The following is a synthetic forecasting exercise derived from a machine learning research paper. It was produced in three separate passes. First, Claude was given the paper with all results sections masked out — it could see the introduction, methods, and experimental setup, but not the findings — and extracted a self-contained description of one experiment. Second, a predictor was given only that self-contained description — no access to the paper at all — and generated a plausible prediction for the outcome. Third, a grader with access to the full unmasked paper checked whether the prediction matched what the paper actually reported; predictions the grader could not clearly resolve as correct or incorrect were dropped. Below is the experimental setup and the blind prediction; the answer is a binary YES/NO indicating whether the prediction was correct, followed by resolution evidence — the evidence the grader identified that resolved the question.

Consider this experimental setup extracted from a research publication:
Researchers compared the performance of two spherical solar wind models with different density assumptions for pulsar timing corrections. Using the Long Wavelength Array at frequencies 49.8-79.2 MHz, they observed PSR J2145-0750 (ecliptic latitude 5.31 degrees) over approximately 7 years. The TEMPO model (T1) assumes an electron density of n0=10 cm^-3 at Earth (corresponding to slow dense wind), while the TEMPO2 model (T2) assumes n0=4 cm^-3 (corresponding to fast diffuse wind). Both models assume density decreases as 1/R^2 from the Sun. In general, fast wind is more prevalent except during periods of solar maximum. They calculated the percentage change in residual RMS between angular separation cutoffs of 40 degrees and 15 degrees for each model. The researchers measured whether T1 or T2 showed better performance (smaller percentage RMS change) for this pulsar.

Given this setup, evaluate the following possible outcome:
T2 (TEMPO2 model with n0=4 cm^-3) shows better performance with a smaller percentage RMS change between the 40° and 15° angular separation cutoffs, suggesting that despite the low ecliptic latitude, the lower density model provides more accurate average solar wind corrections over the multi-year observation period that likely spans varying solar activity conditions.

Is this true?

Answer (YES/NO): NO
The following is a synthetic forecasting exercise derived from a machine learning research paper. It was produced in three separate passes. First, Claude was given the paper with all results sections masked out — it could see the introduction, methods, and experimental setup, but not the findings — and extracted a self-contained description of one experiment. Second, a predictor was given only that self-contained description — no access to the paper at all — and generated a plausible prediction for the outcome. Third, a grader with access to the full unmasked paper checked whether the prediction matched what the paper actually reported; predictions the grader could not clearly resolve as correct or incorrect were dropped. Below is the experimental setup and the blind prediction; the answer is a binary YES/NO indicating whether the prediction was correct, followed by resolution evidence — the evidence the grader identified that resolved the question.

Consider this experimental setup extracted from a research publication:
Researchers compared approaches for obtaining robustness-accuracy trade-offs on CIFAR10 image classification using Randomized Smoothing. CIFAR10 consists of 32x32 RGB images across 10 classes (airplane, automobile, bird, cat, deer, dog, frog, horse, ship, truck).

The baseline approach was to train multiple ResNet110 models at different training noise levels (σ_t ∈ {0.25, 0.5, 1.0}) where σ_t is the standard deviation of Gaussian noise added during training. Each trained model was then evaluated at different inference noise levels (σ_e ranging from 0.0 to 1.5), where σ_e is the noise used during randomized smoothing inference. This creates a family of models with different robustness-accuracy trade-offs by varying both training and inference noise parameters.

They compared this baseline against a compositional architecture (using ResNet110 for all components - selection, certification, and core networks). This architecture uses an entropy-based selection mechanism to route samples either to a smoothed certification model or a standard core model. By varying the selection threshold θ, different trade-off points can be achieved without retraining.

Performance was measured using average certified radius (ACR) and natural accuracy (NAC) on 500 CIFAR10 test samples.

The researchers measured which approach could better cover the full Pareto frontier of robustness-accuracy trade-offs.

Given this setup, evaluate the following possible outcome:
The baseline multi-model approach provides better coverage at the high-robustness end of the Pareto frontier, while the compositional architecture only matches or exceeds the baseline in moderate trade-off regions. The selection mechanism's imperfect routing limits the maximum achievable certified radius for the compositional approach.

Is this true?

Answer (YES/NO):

● ● ● ●

• Requirement: Exact copies of every record are required, so retype them in full.

• Task answer:
The following is a synthetic forecasting exercise derived from a machine learning research paper. It was produced in three separate passes. First, Claude was given the paper with all results sections masked out — it could see the introduction, methods, and experimental setup, but not the findings — and extracted a self-contained description of one experiment. Second, a predictor was given only that self-contained description — no access to the paper at all — and generated a plausible prediction for the outcome. Third, a grader with access to the full unmasked paper checked whether the prediction matched what the paper actually reported; predictions the grader could not clearly resolve as correct or incorrect were dropped. Below is the experimental setup and the blind prediction; the answer is a binary YES/NO indicating whether the prediction was correct, followed by resolution evidence — the evidence the grader identified that resolved the question.

Consider this experimental setup extracted from a research publication:
Researchers compared the performance of two spherical solar wind models with different density assumptions for pulsar timing corrections. Using the Long Wavelength Array at frequencies 49.8-79.2 MHz, they observed PSR J2145-0750 (ecliptic latitude 5.31 degrees) over approximately 7 years. The TEMPO model (T1) assumes an electron density of n0=10 cm^-3 at Earth (corresponding to slow dense wind), while the TEMPO2 model (T2) assumes n0=4 cm^-3 (corresponding to fast diffuse wind). Both models assume density decreases as 1/R^2 from the Sun. In general, fast wind is more prevalent except during periods of solar maximum. They calculated the percentage change in residual RMS between angular separation cutoffs of 40 degrees and 15 degrees for each model. The researchers measured whether T1 or T2 showed better performance (smaller percentage RMS change) for this pulsar.

Given this setup, evaluate the following possible outcome:
T2 (TEMPO2 model with n0=4 cm^-3) shows better performance with a smaller percentage RMS change between the 40° and 15° angular separation cutoffs, suggesting that despite the low ecliptic latitude, the lower density model provides more accurate average solar wind corrections over the multi-year observation period that likely spans varying solar activity conditions.

Is this true?

Answer (YES/NO): NO
The following is a synthetic forecasting exercise derived from a machine learning research paper. It was produced in three separate passes. First, Claude was given the paper with all results sections masked out — it could see the introduction, methods, and experimental setup, but not the findings — and extracted a self-contained description of one experiment. Second, a predictor was given only that self-contained description — no access to the paper at all — and generated a plausible prediction for the outcome. Third, a grader with access to the full unmasked paper checked whether the prediction matched what the paper actually reported; predictions the grader could not clearly resolve as correct or incorrect were dropped. Below is the experimental setup and the blind prediction; the answer is a binary YES/NO indicating whether the prediction was correct, followed by resolution evidence — the evidence the grader identified that resolved the question.

Consider this experimental setup extracted from a research publication:
Researchers compared approaches for obtaining robustness-accuracy trade-offs on CIFAR10 image classification using Randomized Smoothing. CIFAR10 consists of 32x32 RGB images across 10 classes (airplane, automobile, bird, cat, deer, dog, frog, horse, ship, truck).

The baseline approach was to train multiple ResNet110 models at different training noise levels (σ_t ∈ {0.25, 0.5, 1.0}) where σ_t is the standard deviation of Gaussian noise added during training. Each trained model was then evaluated at different inference noise levels (σ_e ranging from 0.0 to 1.5), where σ_e is the noise used during randomized smoothing inference. This creates a family of models with different robustness-accuracy trade-offs by varying both training and inference noise parameters.

They compared this baseline against a compositional architecture (using ResNet110 for all components - selection, certification, and core networks). This architecture uses an entropy-based selection mechanism to route samples either to a smoothed certification model or a standard core model. By varying the selection threshold θ, different trade-off points can be achieved without retraining.

Performance was measured using average certified radius (ACR) and natural accuracy (NAC) on 500 CIFAR10 test samples.

The researchers measured which approach could better cover the full Pareto frontier of robustness-accuracy trade-offs.

Given this setup, evaluate the following possible outcome:
The baseline multi-model approach provides better coverage at the high-robustness end of the Pareto frontier, while the compositional architecture only matches or exceeds the baseline in moderate trade-off regions. The selection mechanism's imperfect routing limits the maximum achievable certified radius for the compositional approach.

Is this true?

Answer (YES/NO):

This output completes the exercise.